State CISOs across the United States are facing an uphill battle as their responsibilities continue to expand while resources remain insufficient to meet the growing demands. According to a newly released biennial cybersecurity report from Deloitte and the National Association of Chief Information Officers (NASCIO), the trend of dedicated CISO offices for every state and the District of Columbia began in the early 2000s with the rise of the Internet and the development of citizen-facing applications.
The attractiveness of state governments as cyber targets is highlighted by the vast amount of data they collect, share, and utilize on their residents, ranging from birth records to school and health information. This comprehensive database of information makes state systems prime targets for malicious cyber actors. State CISOs are tasked with building and managing statewide IT security programs, managing cyber-risks and incident response efforts, ensuring compliance with regulations, and more. However, they face similar challenges to their corporate counterparts, including limited resources and personnel.

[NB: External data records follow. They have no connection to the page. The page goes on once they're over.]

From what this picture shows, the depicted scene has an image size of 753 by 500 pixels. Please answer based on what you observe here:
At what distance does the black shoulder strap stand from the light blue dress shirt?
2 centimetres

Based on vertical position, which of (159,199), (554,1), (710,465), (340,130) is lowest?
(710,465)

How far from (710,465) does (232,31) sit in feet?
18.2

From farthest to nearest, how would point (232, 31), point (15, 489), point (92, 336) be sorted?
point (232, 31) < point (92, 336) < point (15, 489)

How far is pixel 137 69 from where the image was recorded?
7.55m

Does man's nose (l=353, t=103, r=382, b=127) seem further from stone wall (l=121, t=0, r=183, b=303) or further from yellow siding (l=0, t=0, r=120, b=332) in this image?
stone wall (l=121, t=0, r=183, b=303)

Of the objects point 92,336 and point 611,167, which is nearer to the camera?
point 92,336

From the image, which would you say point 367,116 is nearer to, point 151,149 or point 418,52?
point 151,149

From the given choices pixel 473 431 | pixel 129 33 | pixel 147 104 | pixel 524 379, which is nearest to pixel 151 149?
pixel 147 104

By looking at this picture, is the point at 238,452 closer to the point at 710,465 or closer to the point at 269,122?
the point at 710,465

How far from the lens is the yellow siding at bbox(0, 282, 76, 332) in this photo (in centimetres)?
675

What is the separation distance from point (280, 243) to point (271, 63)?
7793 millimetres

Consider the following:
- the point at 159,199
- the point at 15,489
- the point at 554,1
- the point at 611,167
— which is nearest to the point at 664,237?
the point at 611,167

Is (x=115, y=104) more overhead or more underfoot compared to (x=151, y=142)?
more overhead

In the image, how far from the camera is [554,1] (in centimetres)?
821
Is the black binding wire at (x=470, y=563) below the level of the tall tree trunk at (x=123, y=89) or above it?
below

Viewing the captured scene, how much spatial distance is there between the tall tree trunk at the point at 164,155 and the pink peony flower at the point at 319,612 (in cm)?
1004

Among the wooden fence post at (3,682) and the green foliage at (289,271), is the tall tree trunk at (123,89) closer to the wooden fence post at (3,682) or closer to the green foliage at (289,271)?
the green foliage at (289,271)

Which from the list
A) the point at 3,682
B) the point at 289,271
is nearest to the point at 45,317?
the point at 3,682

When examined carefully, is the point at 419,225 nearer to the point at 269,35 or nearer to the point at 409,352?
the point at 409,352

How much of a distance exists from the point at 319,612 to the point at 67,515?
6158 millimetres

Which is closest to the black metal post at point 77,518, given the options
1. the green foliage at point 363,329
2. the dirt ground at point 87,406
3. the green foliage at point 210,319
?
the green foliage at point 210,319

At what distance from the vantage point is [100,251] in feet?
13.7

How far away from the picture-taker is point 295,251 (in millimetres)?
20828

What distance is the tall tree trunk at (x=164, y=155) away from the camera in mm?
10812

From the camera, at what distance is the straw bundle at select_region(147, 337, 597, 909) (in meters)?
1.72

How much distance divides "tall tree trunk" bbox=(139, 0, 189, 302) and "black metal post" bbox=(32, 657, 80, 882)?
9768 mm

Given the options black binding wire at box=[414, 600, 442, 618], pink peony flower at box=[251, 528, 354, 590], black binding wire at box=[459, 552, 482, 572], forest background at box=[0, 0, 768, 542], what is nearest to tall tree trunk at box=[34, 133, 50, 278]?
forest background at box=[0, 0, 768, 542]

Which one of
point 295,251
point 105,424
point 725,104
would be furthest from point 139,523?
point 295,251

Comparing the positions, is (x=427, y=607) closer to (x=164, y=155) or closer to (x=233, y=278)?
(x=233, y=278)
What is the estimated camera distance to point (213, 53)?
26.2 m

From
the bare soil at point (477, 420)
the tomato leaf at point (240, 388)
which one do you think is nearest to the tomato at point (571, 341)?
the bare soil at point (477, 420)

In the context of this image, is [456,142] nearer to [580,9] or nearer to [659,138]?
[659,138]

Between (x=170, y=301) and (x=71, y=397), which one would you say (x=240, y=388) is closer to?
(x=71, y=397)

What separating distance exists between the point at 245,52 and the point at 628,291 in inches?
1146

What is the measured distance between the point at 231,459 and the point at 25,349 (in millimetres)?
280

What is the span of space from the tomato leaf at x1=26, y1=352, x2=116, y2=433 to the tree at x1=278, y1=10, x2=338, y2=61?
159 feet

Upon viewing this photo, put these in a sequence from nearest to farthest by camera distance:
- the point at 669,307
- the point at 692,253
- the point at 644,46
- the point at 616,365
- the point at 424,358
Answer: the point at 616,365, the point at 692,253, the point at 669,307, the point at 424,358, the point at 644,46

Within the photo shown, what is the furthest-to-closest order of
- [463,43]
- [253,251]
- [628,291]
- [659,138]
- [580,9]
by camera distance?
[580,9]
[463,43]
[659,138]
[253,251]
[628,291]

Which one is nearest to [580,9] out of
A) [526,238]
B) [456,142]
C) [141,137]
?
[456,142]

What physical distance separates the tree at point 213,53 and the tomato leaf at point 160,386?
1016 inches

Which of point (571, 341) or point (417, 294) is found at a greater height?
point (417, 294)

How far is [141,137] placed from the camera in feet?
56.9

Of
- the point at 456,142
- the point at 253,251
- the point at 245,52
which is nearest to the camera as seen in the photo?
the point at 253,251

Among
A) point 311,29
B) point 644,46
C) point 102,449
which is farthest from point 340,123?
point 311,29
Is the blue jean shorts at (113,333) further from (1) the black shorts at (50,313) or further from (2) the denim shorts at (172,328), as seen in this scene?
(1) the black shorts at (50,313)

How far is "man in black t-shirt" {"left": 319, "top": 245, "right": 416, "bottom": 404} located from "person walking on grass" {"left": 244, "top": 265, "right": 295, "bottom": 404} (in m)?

The Deloitte/NASCIO report reveals that many state CISOs are experiencing an increase in responsibilities related to data privacy, risk management, and other areas, yet they lack the necessary funds and staff to effectively address these growing demands. The comparison between state systems and the private sector is stark, with financial services institutions boasting thousands of cybersecurity employees, while 80% of states report having anywhere from five to 50 cybersecurity staff members. This discrepancy underscores the challenge that state CISOs face in accomplishing their goals with limited resources.
Despite these challenges, state CISOs are taking on more responsibilities than ever before, with a focus on providing support to state agencies in various areas including strategy, governance, risk management, security operations, incident response, and network infrastructure. The report indicates that 86% of state CISO offices now handle data privacy, a significant increase from just two years ago, possibly in response to new data privacy regulations.
Budget constraints and staffing shortages remain major obstacles for state CISOs, with most offices lacking adequate resources to meet their expanding workloads. Many state CISOs struggle to justify their cybersecurity programs to leadership and face difficulty in obtaining sufficient budget approval beyond compliance mandates. Additionally, more than half of state CISOs report that their staff lack the necessary competencies to address the demands of the job.
The underlying issues faced by CISOs, whether in the public or private sector, are consistent across the board, as security leaders struggle with budget constraints and justifying the importance of their programs. Pete Nicoletti, global field CISO at Check Point Software, emphasizes the importance of involving non-security personnel in the security process to bridge the gap between security leaders and their colleagues. Some states, like Texas, have implemented innovative approaches to address talent issues and enhance collaboration between academia, the private sector, and government in cybersecurity initiatives.
In conclusion, state CISOs play a critical role in safeguarding sensitive data and mitigating cyber risks for their respective states. However, they face significant challenges due to limited resources, budget constraints, and staffing shortages. Addressing these issues will require a concerted effort from state governments, private sector partners, and academia to support and empower state CISOs in their mission to protect critical infrastructure and citizen information.